■ 简短题目
把下面的材料重写一遍，将其中的“front grille”一律替换为“radiator grille”，其他内容保持不变。答案里不要放图片。

■ 任务材料
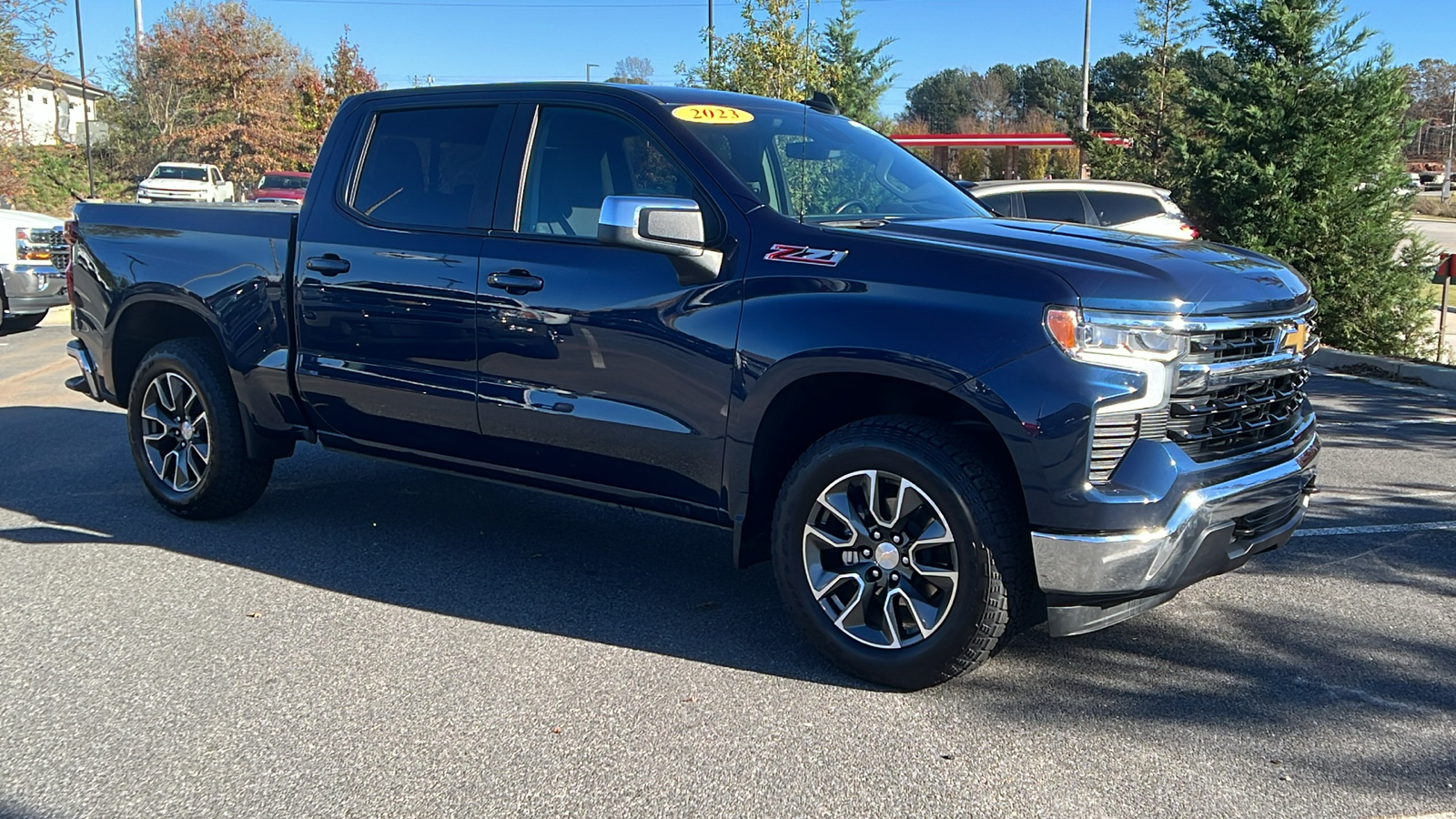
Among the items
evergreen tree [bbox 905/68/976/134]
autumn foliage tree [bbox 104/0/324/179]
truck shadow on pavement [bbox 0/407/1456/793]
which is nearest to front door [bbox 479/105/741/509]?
truck shadow on pavement [bbox 0/407/1456/793]

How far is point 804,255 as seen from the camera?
3.95m

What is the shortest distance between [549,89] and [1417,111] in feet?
371

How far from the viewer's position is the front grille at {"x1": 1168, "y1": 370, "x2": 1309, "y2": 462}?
3570mm

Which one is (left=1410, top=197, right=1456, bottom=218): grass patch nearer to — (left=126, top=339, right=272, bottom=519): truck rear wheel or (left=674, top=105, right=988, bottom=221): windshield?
(left=674, top=105, right=988, bottom=221): windshield

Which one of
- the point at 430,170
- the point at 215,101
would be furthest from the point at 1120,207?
the point at 215,101

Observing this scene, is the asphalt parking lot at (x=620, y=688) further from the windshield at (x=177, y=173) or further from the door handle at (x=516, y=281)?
the windshield at (x=177, y=173)

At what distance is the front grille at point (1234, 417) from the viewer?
11.7 feet

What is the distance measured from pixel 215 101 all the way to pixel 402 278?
46.6 m

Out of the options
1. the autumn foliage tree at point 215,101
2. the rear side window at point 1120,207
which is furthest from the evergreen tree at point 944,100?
the rear side window at point 1120,207

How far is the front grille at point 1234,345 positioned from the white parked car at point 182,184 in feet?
103

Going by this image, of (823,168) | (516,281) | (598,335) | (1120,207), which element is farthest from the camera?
(1120,207)

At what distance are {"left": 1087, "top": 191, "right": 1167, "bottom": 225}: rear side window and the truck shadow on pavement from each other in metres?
8.32

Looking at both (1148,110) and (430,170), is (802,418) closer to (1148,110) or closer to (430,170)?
(430,170)

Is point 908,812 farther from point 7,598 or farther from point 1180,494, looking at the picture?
point 7,598
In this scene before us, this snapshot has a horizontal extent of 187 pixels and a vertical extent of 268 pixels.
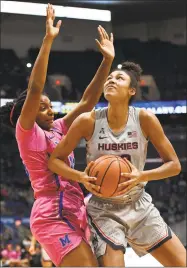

■ 详细解答
Among the items
evergreen tree [bbox 905/68/976/134]
autumn foliage tree [bbox 104/0/324/179]
truck shadow on pavement [bbox 0/407/1456/793]
which is nearest to front door [bbox 479/105/741/509]?
truck shadow on pavement [bbox 0/407/1456/793]

How far is point 804,255 as seen from the camera?
3.95m

What is the shortest distance between [549,89] and [1417,111] in feet?
371

How far from the viewer's position is the radiator grille at {"x1": 1168, "y1": 370, "x2": 1309, "y2": 462}?
3570mm

Which one is (left=1410, top=197, right=1456, bottom=218): grass patch nearer to — (left=126, top=339, right=272, bottom=519): truck rear wheel or (left=674, top=105, right=988, bottom=221): windshield?
(left=674, top=105, right=988, bottom=221): windshield

Which one of
- the point at 430,170
- the point at 215,101
would be furthest from the point at 1120,207?
the point at 215,101

Observing this scene, is the asphalt parking lot at (x=620, y=688) further from the windshield at (x=177, y=173) or further from the door handle at (x=516, y=281)?
the windshield at (x=177, y=173)

At what distance is the radiator grille at point (1234, 417) from the viewer?
11.7 feet

What is the distance measured from pixel 215 101 all the way to pixel 402 278?
46.6 m

Out of the options
1. the autumn foliage tree at point 215,101
2. the rear side window at point 1120,207
which is furthest from the evergreen tree at point 944,100?
the rear side window at point 1120,207

How far is the radiator grille at point 1234,345 positioned from the white parked car at point 182,184 in feet?
103

Going by this image, of (823,168) | (516,281) | (598,335) | (1120,207), which element is farthest from the camera?
(1120,207)

At what distance are {"left": 1087, "top": 191, "right": 1167, "bottom": 225}: rear side window and the truck shadow on pavement from each other in metres?
8.32

Looking at both (1148,110) and (430,170), is (802,418) closer to (1148,110) or closer to (430,170)?
(430,170)

Is point 908,812 farther from point 7,598 or farther from point 1180,494, looking at the picture?
point 7,598
In this scene before us, this snapshot has a horizontal extent of 187 pixels and a vertical extent of 268 pixels.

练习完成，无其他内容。